Western aid workers and international charity groups have long been discouraged from working in the province - Pakistan's largest but least populated.

More than 300,000 people were affected over six districts - Awaran, Kech, Gwadar, Panjgur, Chagai and Khuzdar - Balochistan government spokesman Jan Muhammad Buledi said on Wednesday.

The BBC's Shahzeb Jillani in Karachi says that the district worst affected by the quake, Awaran, is considered a hotbed of the separatist movement and is also the home of a leading separatist militant.

Awaran district reportedly has around 300,000 residents. A local government official said about 90% of houses in the district had been destroyed. Most people live in mud homes which collapsed easily and many are feared to be trapped under the rubble.

A field hospital is being established there and teams of doctors and paramedics are also on the way.

New island

The quake occurred at a depth of 20km (13 miles) north-east of Awaran, the US Geological Survey said. Many houses were flattened forcing thousands of people to spend nights in the open.

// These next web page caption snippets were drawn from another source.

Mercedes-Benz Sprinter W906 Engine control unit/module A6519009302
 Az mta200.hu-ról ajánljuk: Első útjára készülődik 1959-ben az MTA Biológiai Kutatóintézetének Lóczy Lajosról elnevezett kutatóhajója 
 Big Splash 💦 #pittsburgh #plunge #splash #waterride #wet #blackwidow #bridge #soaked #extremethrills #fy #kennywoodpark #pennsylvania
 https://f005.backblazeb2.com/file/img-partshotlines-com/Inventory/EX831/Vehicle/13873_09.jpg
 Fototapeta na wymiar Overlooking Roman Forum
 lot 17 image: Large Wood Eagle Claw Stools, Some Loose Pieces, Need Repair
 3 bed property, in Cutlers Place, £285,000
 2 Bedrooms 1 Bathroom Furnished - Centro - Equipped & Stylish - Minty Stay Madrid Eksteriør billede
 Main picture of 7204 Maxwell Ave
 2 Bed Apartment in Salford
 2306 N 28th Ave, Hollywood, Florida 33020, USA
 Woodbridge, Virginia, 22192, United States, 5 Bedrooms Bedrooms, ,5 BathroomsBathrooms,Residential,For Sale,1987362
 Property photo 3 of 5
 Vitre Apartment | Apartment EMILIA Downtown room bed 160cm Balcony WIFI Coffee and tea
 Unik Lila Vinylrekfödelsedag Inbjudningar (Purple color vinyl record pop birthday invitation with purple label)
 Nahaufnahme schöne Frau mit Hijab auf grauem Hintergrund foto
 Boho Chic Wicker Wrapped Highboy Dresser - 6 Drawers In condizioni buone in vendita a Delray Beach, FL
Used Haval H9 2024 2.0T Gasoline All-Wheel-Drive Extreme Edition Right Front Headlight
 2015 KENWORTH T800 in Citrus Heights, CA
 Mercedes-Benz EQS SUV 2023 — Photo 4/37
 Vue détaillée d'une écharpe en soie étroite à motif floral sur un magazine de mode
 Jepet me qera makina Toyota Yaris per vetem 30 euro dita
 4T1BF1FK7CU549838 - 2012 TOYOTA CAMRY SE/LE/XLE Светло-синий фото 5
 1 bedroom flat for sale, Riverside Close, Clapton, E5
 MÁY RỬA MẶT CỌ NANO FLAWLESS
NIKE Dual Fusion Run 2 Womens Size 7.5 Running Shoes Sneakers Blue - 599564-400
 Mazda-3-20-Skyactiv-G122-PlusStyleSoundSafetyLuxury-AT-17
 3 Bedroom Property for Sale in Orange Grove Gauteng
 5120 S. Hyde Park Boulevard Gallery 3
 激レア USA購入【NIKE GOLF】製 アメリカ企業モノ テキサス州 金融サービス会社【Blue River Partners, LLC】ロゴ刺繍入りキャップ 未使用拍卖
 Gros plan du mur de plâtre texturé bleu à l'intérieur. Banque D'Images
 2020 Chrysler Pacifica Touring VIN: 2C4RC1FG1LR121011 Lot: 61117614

After the quake an island appeared off the coast near the port of Gwadar, reported to be about 200m (656ft) long, 100m wide and 20m high.

Scientists have been sent to survey it as reports say that yet more islands may have emerged along Pakistan's southern coastline.

Officials say such land masses have appeared before in the area, and usually disappear again over time.

Tuesday's quake was so powerful it was felt as far away as India's capital, Delhi, and Dubai. Workers in Karachi had to evacuate their offices because of the strong tremors.

The region is prone to earthquakes, with at least 35 people killed in a 7.8-magnitude tremor that was centred in south-eastern Iran in April.